To address the lack of sustainable domestic REE production, a plant in Mountain Pass, CA was designed to increase the domestic production of REEs for clean energy technologies. While Mountain Pass has operated in the past, no long-term plant has been successfully designed to sustain domestic needs of REEs. This newly designed plant has five main unit operations to turn raw bastnaesite ore containing 15 rare elements into rare earth oxides: beneficiation, calcination and leaching, solvent exchange, ion exchange, and precipitation. Using chemical engineering textbooks and prior work at Mountain Pass, we developed a complete REE extraction process and evaluated its technical and economic feasibility.

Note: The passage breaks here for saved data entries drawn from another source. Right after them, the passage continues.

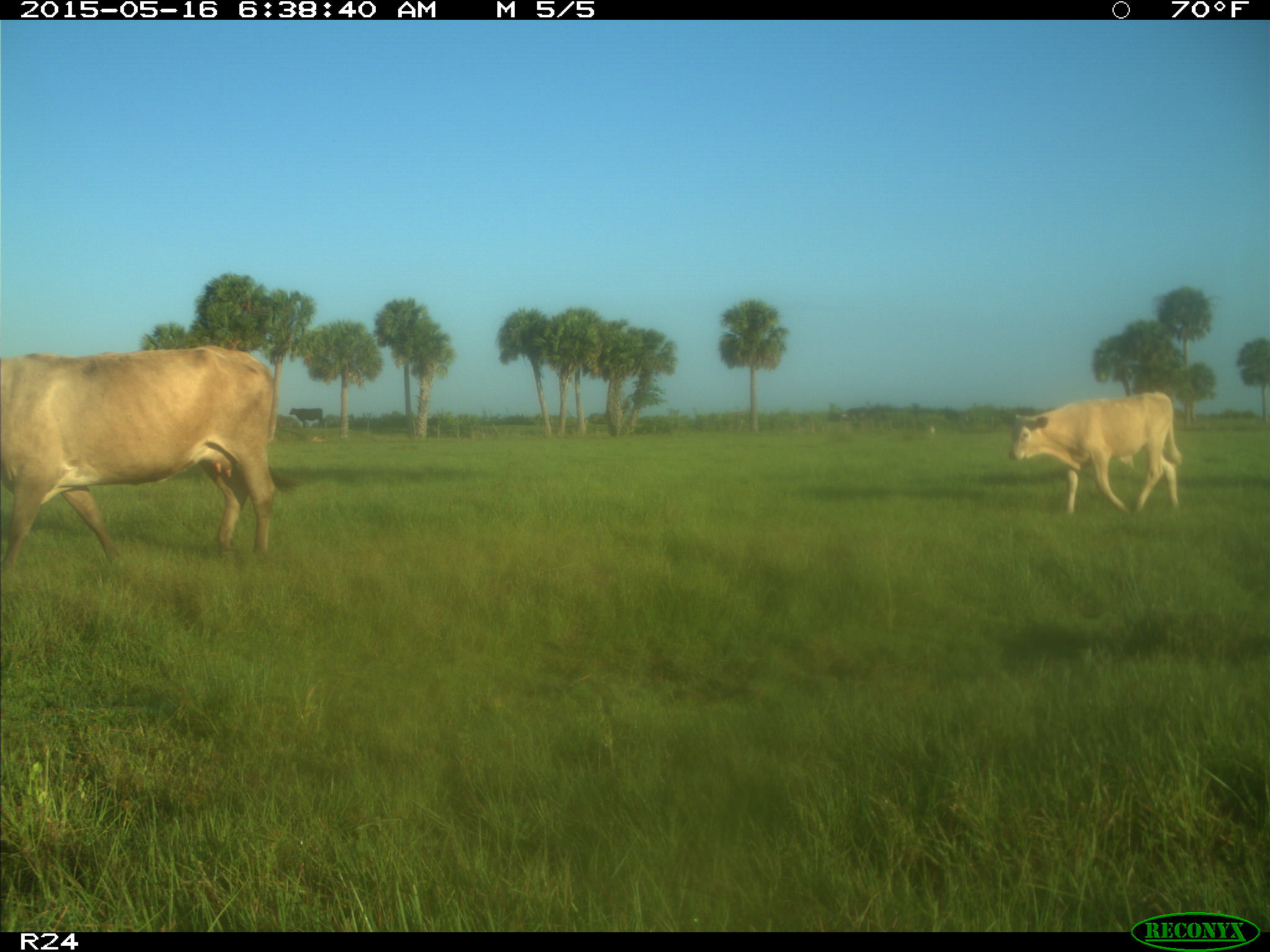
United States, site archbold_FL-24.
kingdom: Animalia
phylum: Chordata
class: Mammalia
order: Artiodactyla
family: Bovidae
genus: Bos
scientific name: Bos taurus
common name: domestic cow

Our design creates one main product stream, a 99.5% mixed praseodymium-neodymium oxide stream that supports production of magnetic materials. However, this process is not economically viable as it is and loses $1.4 billion per year. This is largely due to massive amounts of hazardous waste streams totaling $1 billion in losses. If other streams were processed fully to oxides, including those containing cerium, samarium, and lanthanum, the process would quickly become viable, achieving an IRR of 58% over the 20 years of the plant’s lifespan. In this case, we would recommend construction and operation of this plant.

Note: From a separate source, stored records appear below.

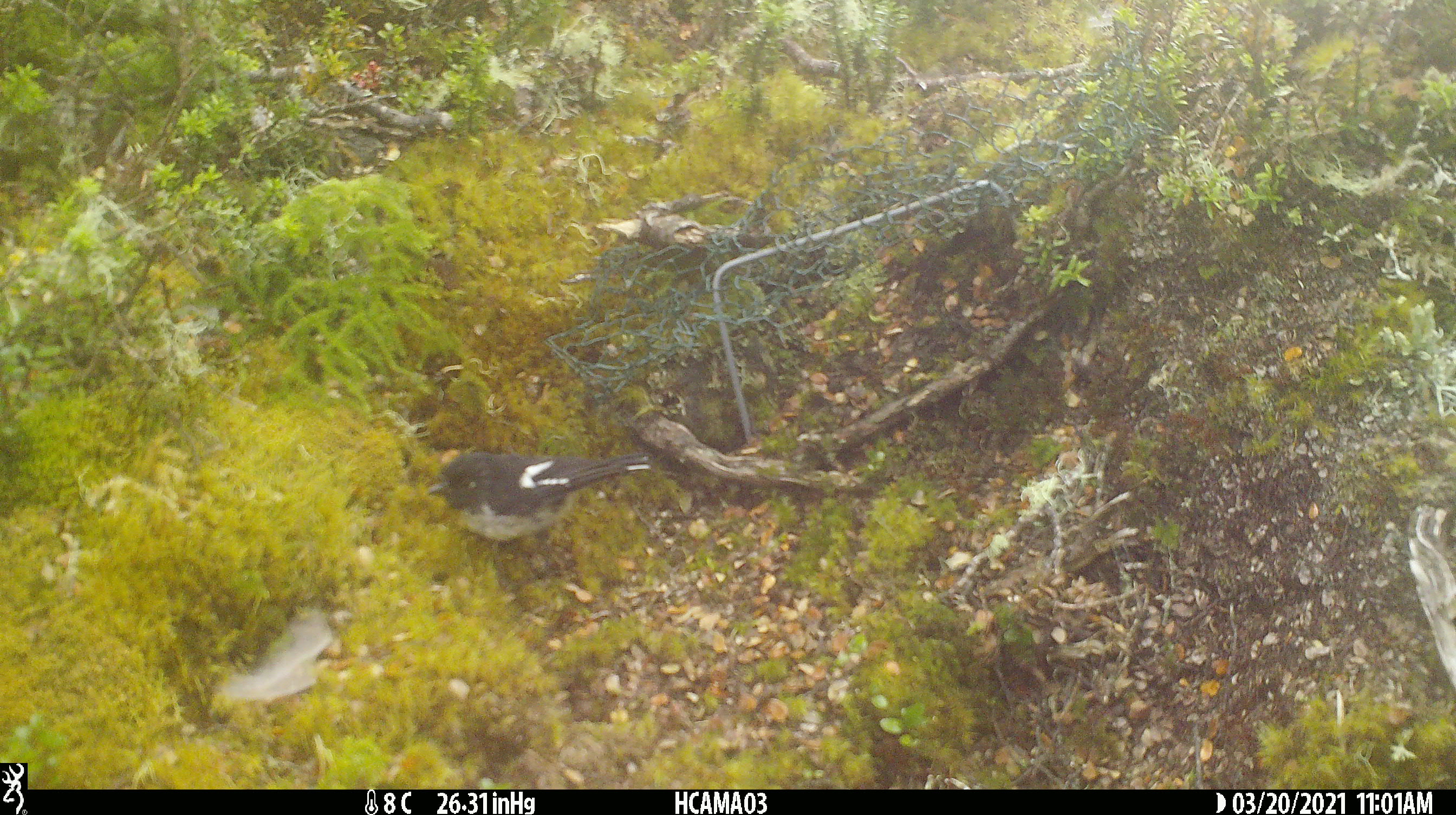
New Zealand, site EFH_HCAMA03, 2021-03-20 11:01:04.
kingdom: Animalia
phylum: Chordata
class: Aves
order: Passeriformes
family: Petroicidae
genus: Petroica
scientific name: Petroica macrocephala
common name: tomtit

The distribution of health burdens of the plant is important to consider for the creation of an REE extraction plant in the U.S. to be fully viable. This paper examines how China’s rare earth extraction policies and regulatory structures influence the distribution of health burdens among nearby communities? It looks at China’s policies and secondary sources exploring the relationship between the stated regulations and the employment of these policies through an Ethics of Care lens. The three main areas of research include the effects of growth policies, lax enforcement, and centralized power on the distribution of negative health effects. While the U.S. and China differ in key political and regulatory structures, these findings help anticipate the social and health impacts of expanding REE extraction in the United States.

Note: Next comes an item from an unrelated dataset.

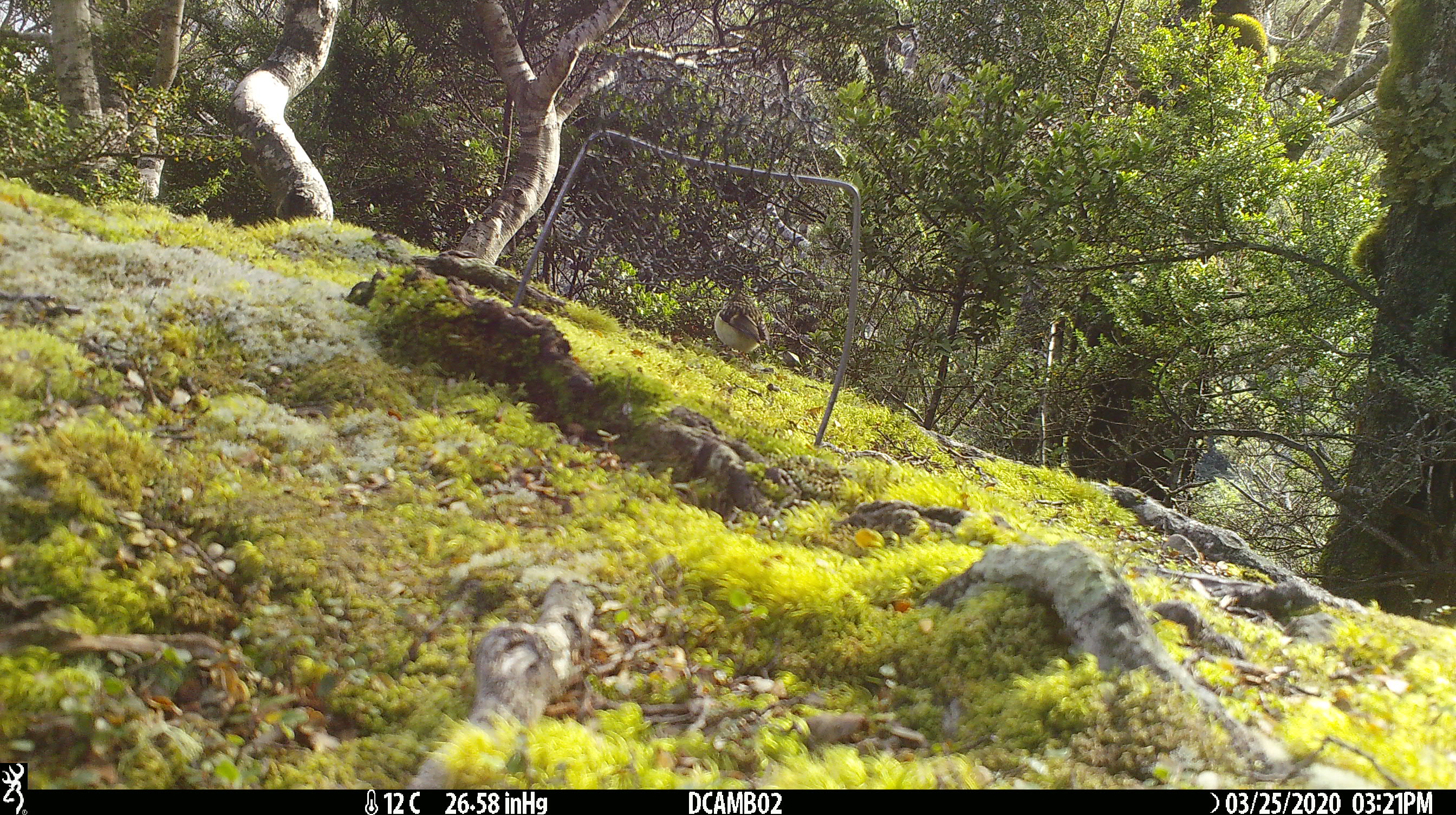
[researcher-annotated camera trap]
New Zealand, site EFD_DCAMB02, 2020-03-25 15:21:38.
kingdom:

The analysis highlights how China’s regulatory and industrial approach to rare earth mining contributes to heightened risks for nearby populations through multiple pathways. Emphasis on meeting production targets to drive economic expansion accelerates environmental harm, while uneven application of workplace safety and waste disposal regulations permits dangerous practices to persist. Additionally, a highly centralized decision-making system restricts local communities from having meaningful input, further deepening disparities in who bears environmental and health consequences. These conditions point to systemic shortcomings in accountability, care, capability, and responsiveness toward impacted groups. Instead of safeguarding vulnerable populations, the existing framework effectively shifts the greatest environmental and health costs onto those least equipped to oppose them.